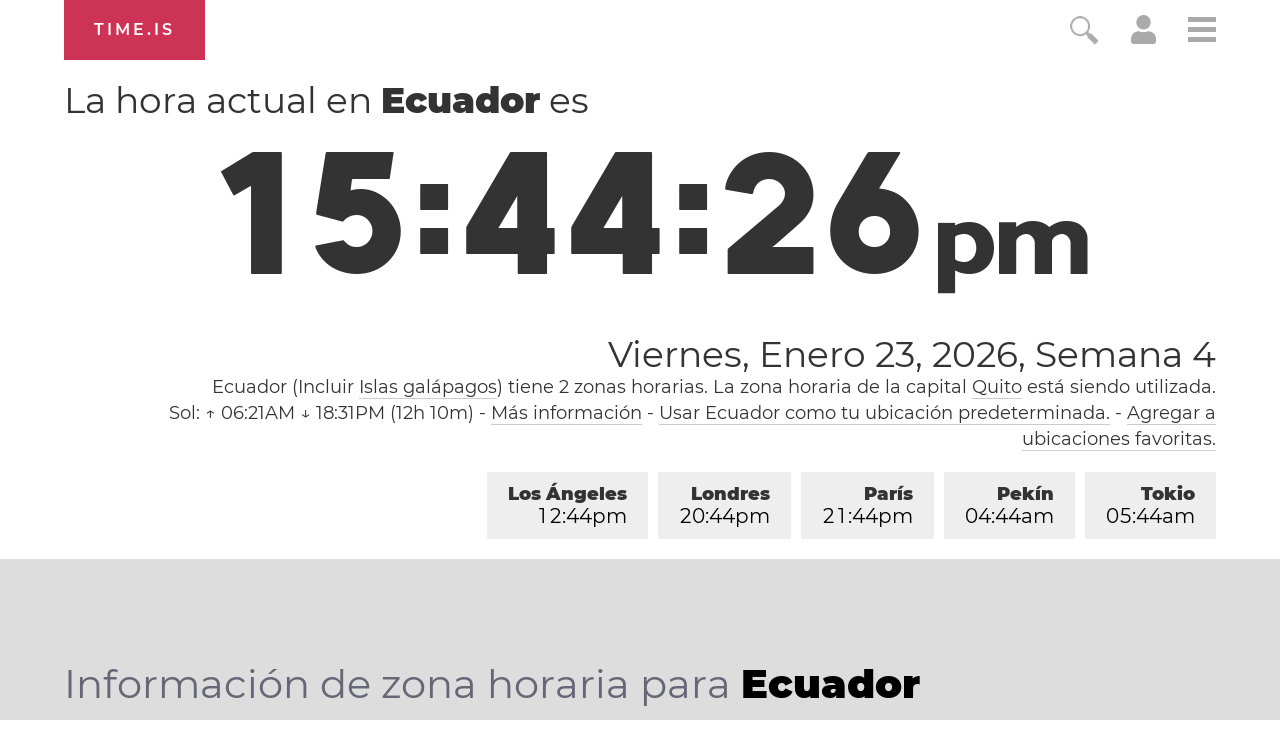

--- FILE ---
content_type: text/html; charset=utf-8
request_url: https://time.is/t1/?es.0.10.234.0P.0.139.1769201060586.1769201059466..N
body_size: -167
content:
1769201060743
0
139_(UTC,_UTC+00:00)
1769201060586


<br/><br/>Time.is is for humans. To use from scripts and apps, please ask about our API. Thank you!

--- FILE ---
content_type: text/plain;charset=UTF-8
request_url: https://c.pub.network/v2/c
body_size: -110
content:
ab82a569-647b-45ed-907f-fe87a1e76b68

--- FILE ---
content_type: text/plain;charset=UTF-8
request_url: https://c.pub.network/v2/c
body_size: -253
content:
53e34fc9-c5d6-4e5a-bc5b-1324b58e90b2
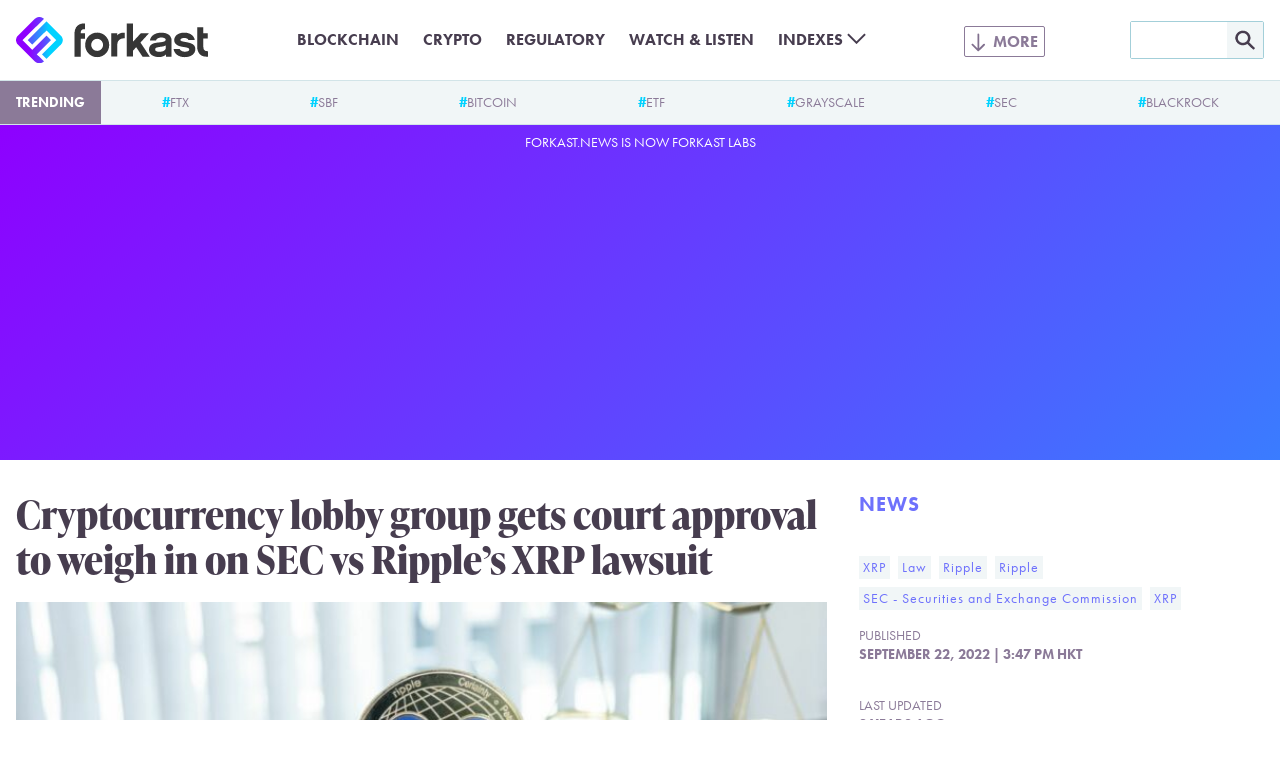

--- FILE ---
content_type: text/html; charset=utf-8
request_url: https://www.google.com/recaptcha/api2/aframe
body_size: 268
content:
<!DOCTYPE HTML><html><head><meta http-equiv="content-type" content="text/html; charset=UTF-8"></head><body><script nonce="3MgL3ihbxJEm5HXuV30M_w">/** Anti-fraud and anti-abuse applications only. See google.com/recaptcha */ try{var clients={'sodar':'https://pagead2.googlesyndication.com/pagead/sodar?'};window.addEventListener("message",function(a){try{if(a.source===window.parent){var b=JSON.parse(a.data);var c=clients[b['id']];if(c){var d=document.createElement('img');d.src=c+b['params']+'&rc='+(localStorage.getItem("rc::a")?sessionStorage.getItem("rc::b"):"");window.document.body.appendChild(d);sessionStorage.setItem("rc::e",parseInt(sessionStorage.getItem("rc::e")||0)+1);localStorage.setItem("rc::h",'1769976047516');}}}catch(b){}});window.parent.postMessage("_grecaptcha_ready", "*");}catch(b){}</script></body></html>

**Task prompt**
Except for the pictures, set down all of the records exactly.

**Solution to the exercise**
--- FILE ---
content_type: text/html; charset=utf-8
request_url: https://time.is/t1/?es.0.10.234.0P.0.139.1769201060586.1769201059466..N
body_size: -167
content:
1769201060743
0
139_(UTC,_UTC+00:00)
1769201060586


<br/><br/>Time.is is for humans. To use from scripts and apps, please ask about our API. Thank you!

--- FILE ---
content_type: text/plain;charset=UTF-8
request_url: https://c.pub.network/v2/c
body_size: -110
content:
ab82a569-647b-45ed-907f-fe87a1e76b68

--- FILE ---
content_type: text/plain;charset=UTF-8
request_url: https://c.pub.network/v2/c
body_size: -253
content:
53e34fc9-c5d6-4e5a-bc5b-1324b58e90b2

--- FILE ---
content_type: text/html; charset=utf-8
request_url: https://www.google.com/recaptcha/api2/aframe
body_size: 268
content:
<!DOCTYPE HTML><html><head><meta http-equiv="content-type" content="text/html; charset=UTF-8"></head><body><script nonce="3MgL3ihbxJEm5HXuV30M_w">/** Anti-fraud and anti-abuse applications only. See google.com/recaptcha */ try{var clients={'sodar':'https://pagead2.googlesyndication.com/pagead/sodar?'};window.addEventListener("message",function(a){try{if(a.source===window.parent){var b=JSON.parse(a.data);var c=clients[b['id']];if(c){var d=document.createElement('img');d.src=c+b['params']+'&rc='+(localStorage.getItem("rc::a")?sessionStorage.getItem("rc::b"):"");window.document.body.appendChild(d);sessionStorage.setItem("rc::e",parseInt(sessionStorage.getItem("rc::e")||0)+1);localStorage.setItem("rc::h",'1769976047516');}}}catch(b){}});window.parent.postMessage("_grecaptcha_ready", "*");}catch(b){}</script></body></html>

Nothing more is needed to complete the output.